The dead included a five-year-old British child, Shaunnah Turner, Turner's mother and grandmother and four Japanese couples on honeymoon. There were 26 survivors.

The attackers then hijacked a bus, but ran into a checkpoint of armed Egyptian National Police and military forces. One of the terrorists was wounded in the subsequent shootout and the rest fled into the hills where their bodies were found in a cave, apparently having committed suicide together.

One or more al-Jama'a al-Islamiyya leaflets were found calling for the release of Omar Abdel-Rahman from a U.S. prison, stating that the attack had been carried out as a gesture to exiled leader Mustafa Hamza, or declaring: "We shall take revenge for our brothers who have died on the gallows. The depths of the earth are better for us than the surface since we have seen our brothers squatting in their prisons, and our brothers and families tortured in their jails".

==Casualties==
Most of the victims were foreign tourists. Most of the casualties were from Switzerland, with 36 of its citizens killed. The youngest victim was a five-year-old British child.

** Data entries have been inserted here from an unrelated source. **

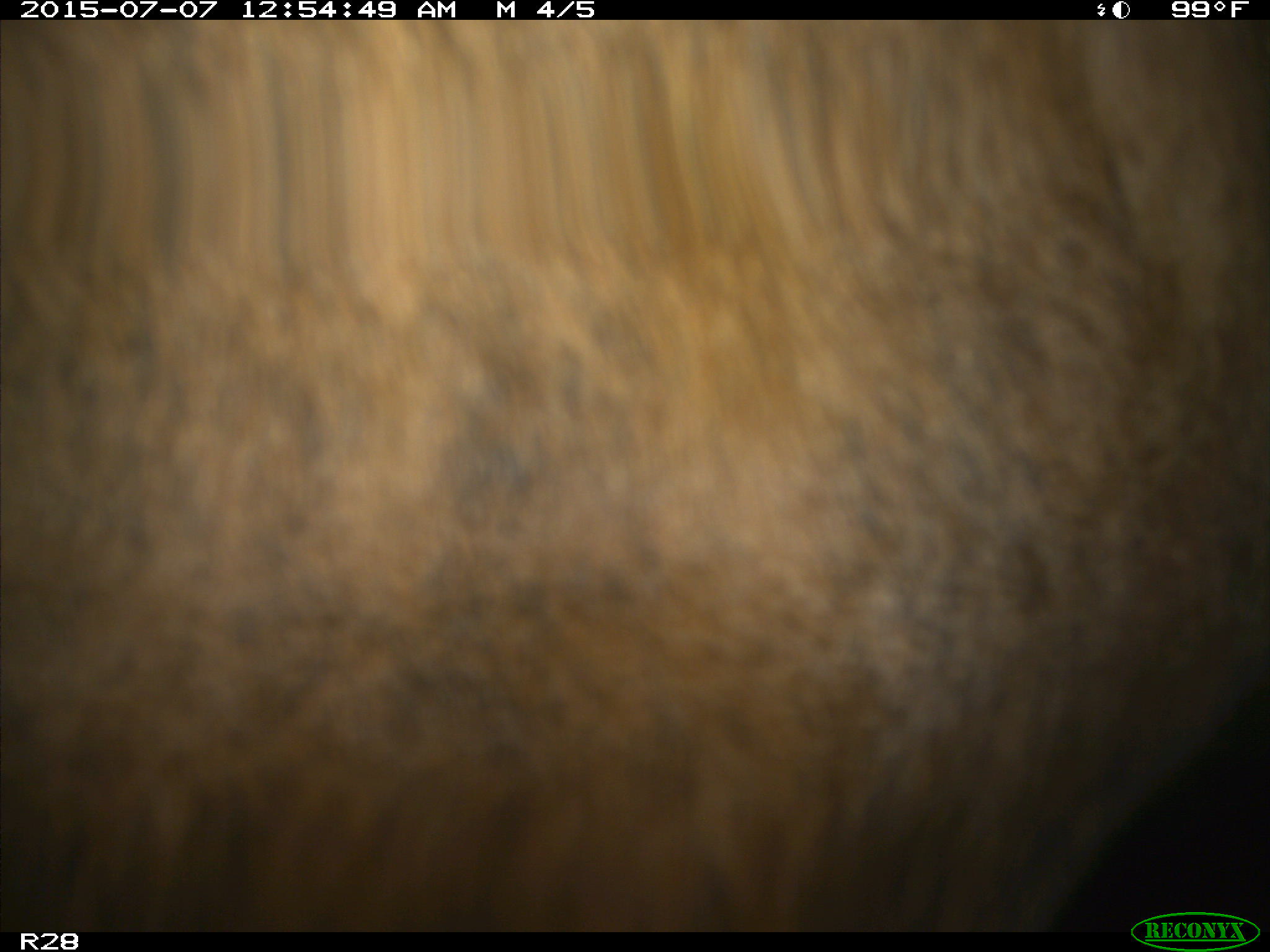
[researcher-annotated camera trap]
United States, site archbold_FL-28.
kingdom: Animalia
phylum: Chordata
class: Mammalia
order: Artiodactyla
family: Bovidae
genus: Bos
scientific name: Bos taurus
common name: domestic cow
Bos taurus (domestic cow).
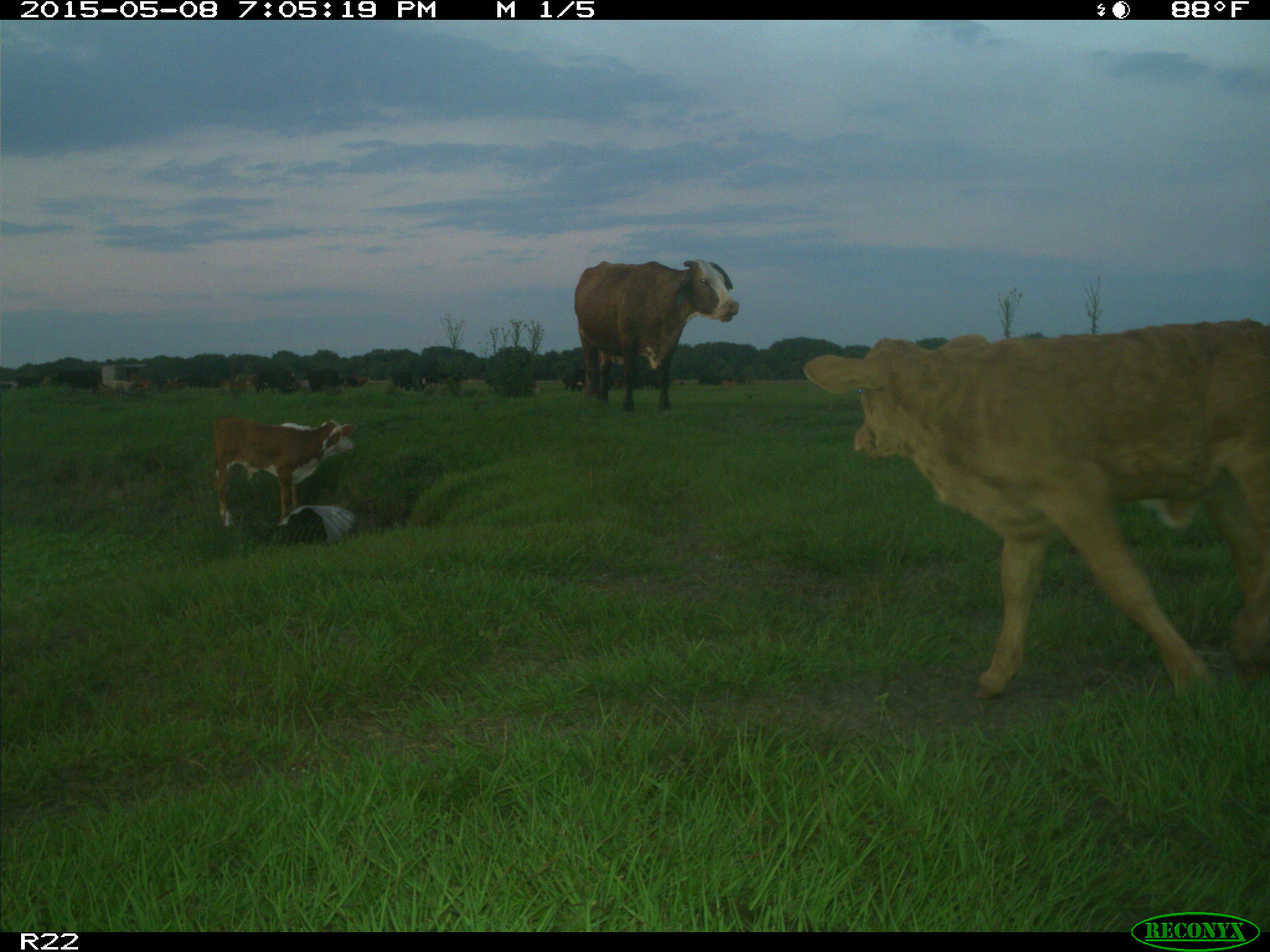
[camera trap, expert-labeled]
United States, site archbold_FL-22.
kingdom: Animalia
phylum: Chordata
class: Mammalia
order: Artiodactyla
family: Bovidae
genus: Bos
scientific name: Bos taurus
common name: domestic cow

| Nationality | Number of victims |
|---|---|
| Swiss | 36 |
| Japanese | 10 |
| British | 6 |
| German | 4 |
| Egyptian | 4 |
| Colombian | 2 |
| Bulgarian | 1 |
| French | 1 |

==Responsibility==
The attack was thought to have been instigated by exiled leaders of al-Jama'a al-Islamiyya, an organization, attempting to undermine the organization's July 1997 "Nonviolence Initiative", to devastate the Egyptian economy and provoke the government into repression that would strengthen support for anti-government forces. However, the attack led to internal divisions among the militants, and resulted in the declaration of a ceasefire. In June 2013, the group denied that it was involved in the massacre.

==Reaction==
The attack took place an hour before the state visit of Queen Beatrix of the Netherlands and Prince-Consort Claus.

Following the attack, President Hosni Mubarak replaced interior minister General Hassan Al Alfi with General Habib el-Adly. The Swiss Federal Police "later determined that Osama bin Laden had financed the operation".

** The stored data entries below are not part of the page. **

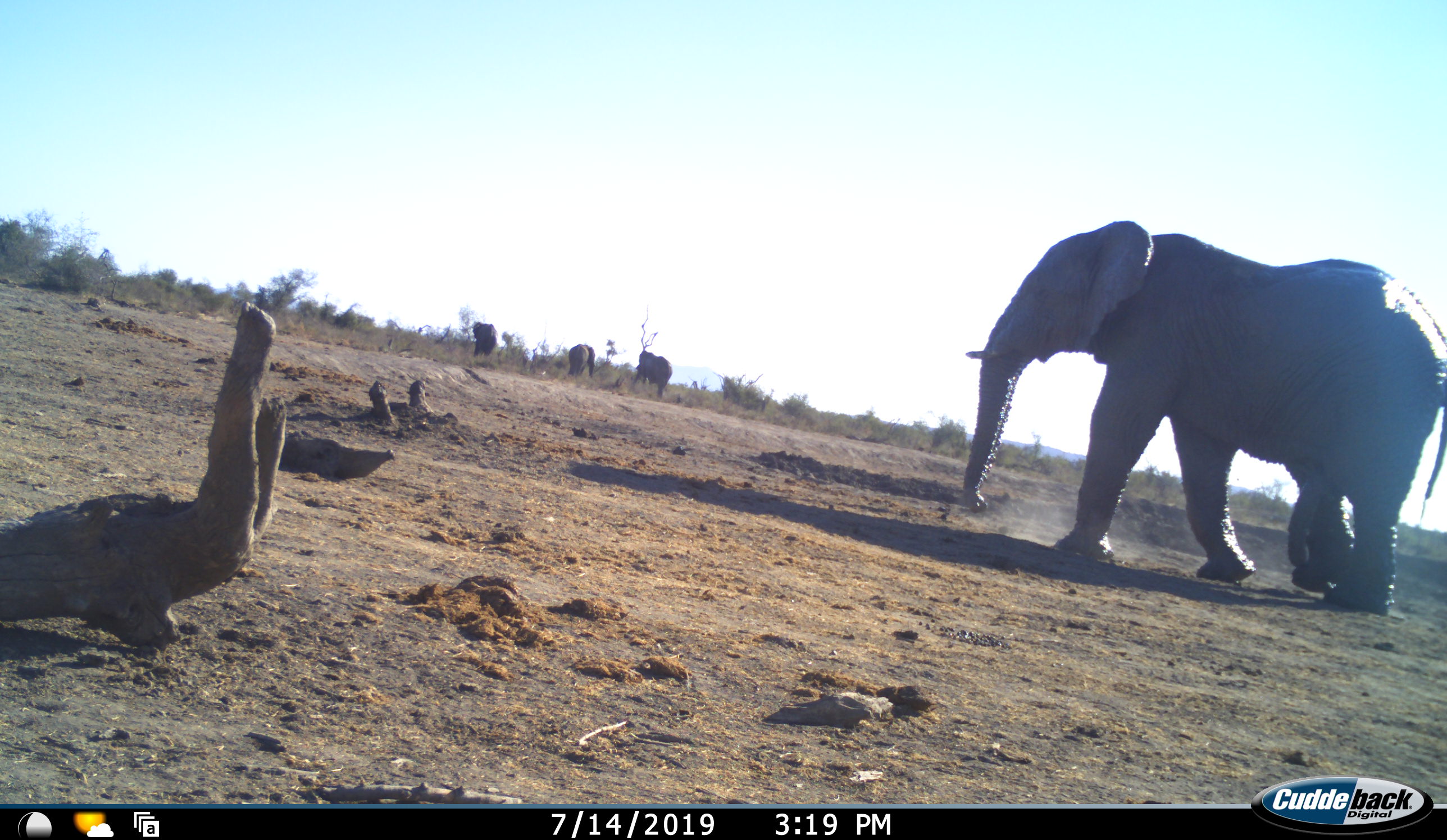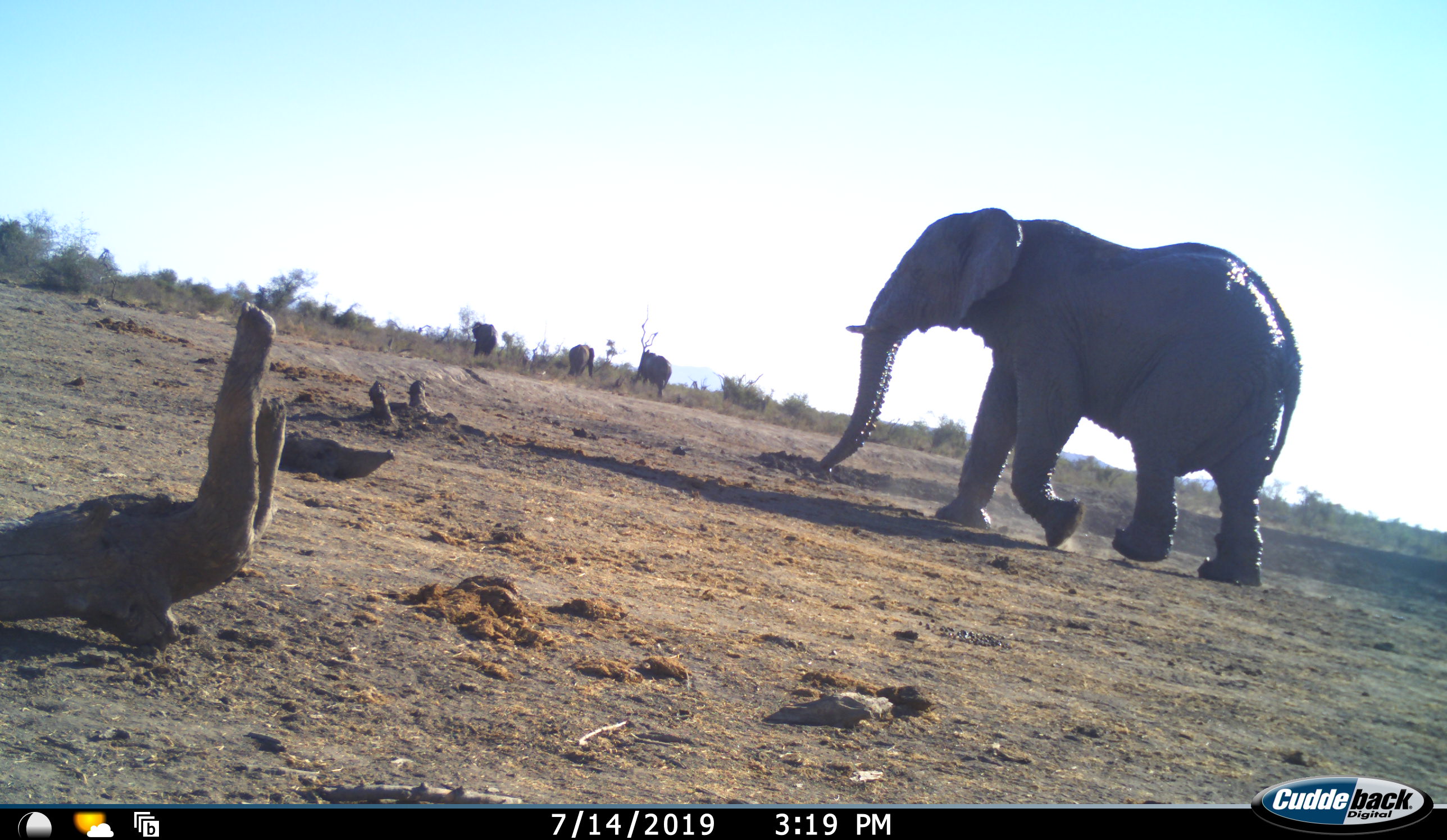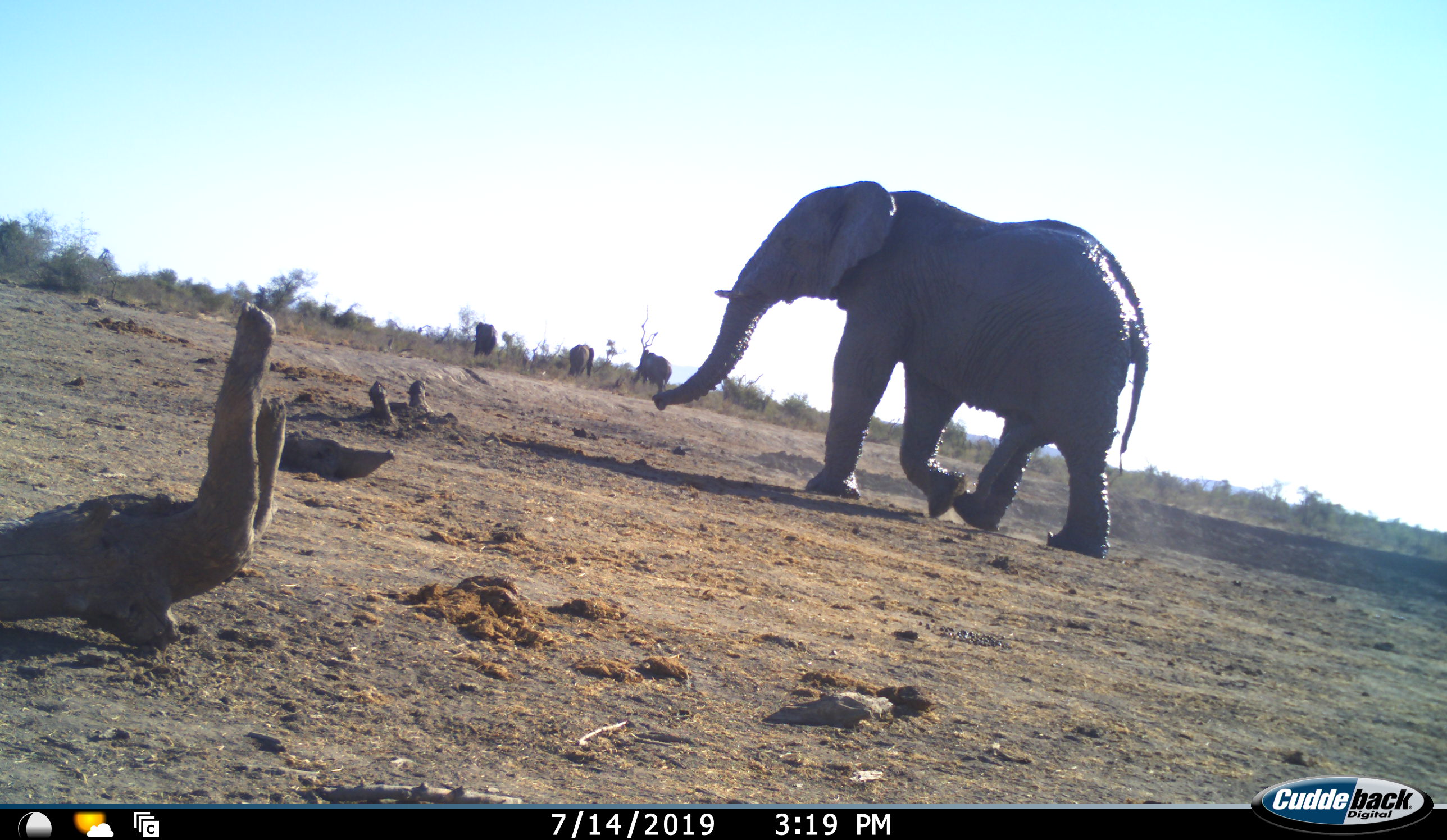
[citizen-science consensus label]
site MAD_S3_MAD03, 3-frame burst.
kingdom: Animalia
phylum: Chordata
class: Mammalia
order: Proboscidea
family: Elephantidae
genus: Loxodonta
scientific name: Loxodonta africana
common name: african bush elephant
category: elephant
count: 4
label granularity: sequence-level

The tourist industry in Egypt, and particularly in Luxor, was seriously affected by the resultant slump in visitor numbers. Tourism remained depressed for years, a problem worsened by the September 11 attacks in the United States in 2001, the 2005 Sharm El Sheikh bombings, and the 2006 Dahab bombings.

The massacre marked a decisive drop in terrorists' fortunes in Egypt by turning public opinion overwhelmingly against them. Terrorist attacks declined dramatically following the backlash from the massacre. Organizers and supporters of the attack quickly realized that the strike had been a massive miscalculation and reacted with denials of involvement. The day after the attack, al-Jama'a al-Islamiyya leader Refa'i Ahmed Taha claimed the attackers intended only to take the tourists hostage, despite the immediate and systematic nature of the slaughter. Others denied involvement completely, falsely attributing the killings to various groups. Sheikh Omar Abdel-Rahman blamed Israel for the killings, and Ayman Zawahiri maintained they were the work of the Egyptian police.